>>>>
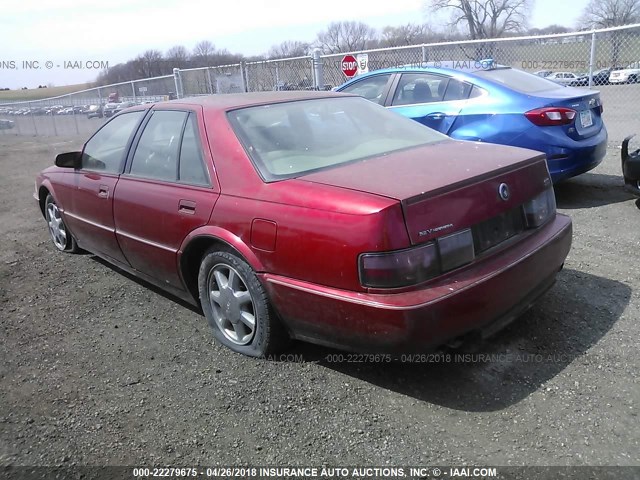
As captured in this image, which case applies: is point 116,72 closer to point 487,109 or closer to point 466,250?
point 487,109

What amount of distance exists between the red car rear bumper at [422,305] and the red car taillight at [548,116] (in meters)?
2.72

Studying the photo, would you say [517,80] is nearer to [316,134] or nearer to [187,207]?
[316,134]

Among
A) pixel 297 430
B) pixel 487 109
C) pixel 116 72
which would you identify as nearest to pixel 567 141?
pixel 487 109

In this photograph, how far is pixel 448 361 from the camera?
2.91 meters

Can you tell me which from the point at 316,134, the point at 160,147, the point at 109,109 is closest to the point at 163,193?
the point at 160,147

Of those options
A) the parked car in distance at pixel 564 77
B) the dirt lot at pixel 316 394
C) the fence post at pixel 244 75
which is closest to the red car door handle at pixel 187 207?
the dirt lot at pixel 316 394

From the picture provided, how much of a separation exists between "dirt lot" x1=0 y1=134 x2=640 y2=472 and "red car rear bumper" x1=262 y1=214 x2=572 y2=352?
1.06ft

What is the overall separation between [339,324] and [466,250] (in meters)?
0.69

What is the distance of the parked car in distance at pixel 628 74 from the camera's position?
8766mm

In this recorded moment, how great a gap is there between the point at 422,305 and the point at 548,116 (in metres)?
3.71

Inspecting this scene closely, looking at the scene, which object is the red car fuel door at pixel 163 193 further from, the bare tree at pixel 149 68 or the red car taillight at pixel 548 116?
the bare tree at pixel 149 68

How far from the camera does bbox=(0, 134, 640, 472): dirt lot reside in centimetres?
231

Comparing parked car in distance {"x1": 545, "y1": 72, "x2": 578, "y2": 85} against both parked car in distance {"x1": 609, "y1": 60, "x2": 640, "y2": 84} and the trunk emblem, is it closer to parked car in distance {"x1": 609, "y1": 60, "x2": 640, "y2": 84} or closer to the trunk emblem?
parked car in distance {"x1": 609, "y1": 60, "x2": 640, "y2": 84}

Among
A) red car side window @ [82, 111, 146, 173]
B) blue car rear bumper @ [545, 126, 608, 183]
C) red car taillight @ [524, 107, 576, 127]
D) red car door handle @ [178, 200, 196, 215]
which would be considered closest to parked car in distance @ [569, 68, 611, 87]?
blue car rear bumper @ [545, 126, 608, 183]
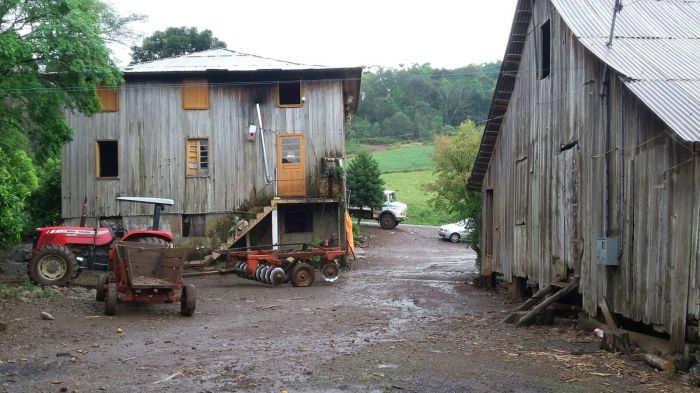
<<<<
» Aim of the exercise: Write out the listing word for word, starting at the line that contains "In this recorded" and going through the end of the listing. Leave the pictures out of your answer.

» In response:
In this recorded moment, how great a gap is there between the point at 422,305 and the point at 548,116 (in metres)?
3.71

Inspecting this scene closely, looking at the scene, which object is the red car fuel door at pixel 163 193 further from, the bare tree at pixel 149 68 or the red car taillight at pixel 548 116?
the bare tree at pixel 149 68

How far from the camera does bbox=(0, 134, 640, 472): dirt lot reside in centimetres?
231

Comparing parked car in distance {"x1": 545, "y1": 72, "x2": 578, "y2": 85} against both parked car in distance {"x1": 609, "y1": 60, "x2": 640, "y2": 84} and the trunk emblem, is it closer to parked car in distance {"x1": 609, "y1": 60, "x2": 640, "y2": 84} or closer to the trunk emblem?
parked car in distance {"x1": 609, "y1": 60, "x2": 640, "y2": 84}

Among
A) red car side window @ [82, 111, 146, 173]
B) blue car rear bumper @ [545, 126, 608, 183]
C) red car taillight @ [524, 107, 576, 127]
D) red car door handle @ [178, 200, 196, 215]
which would be considered closest to parked car in distance @ [569, 68, 611, 87]?
blue car rear bumper @ [545, 126, 608, 183]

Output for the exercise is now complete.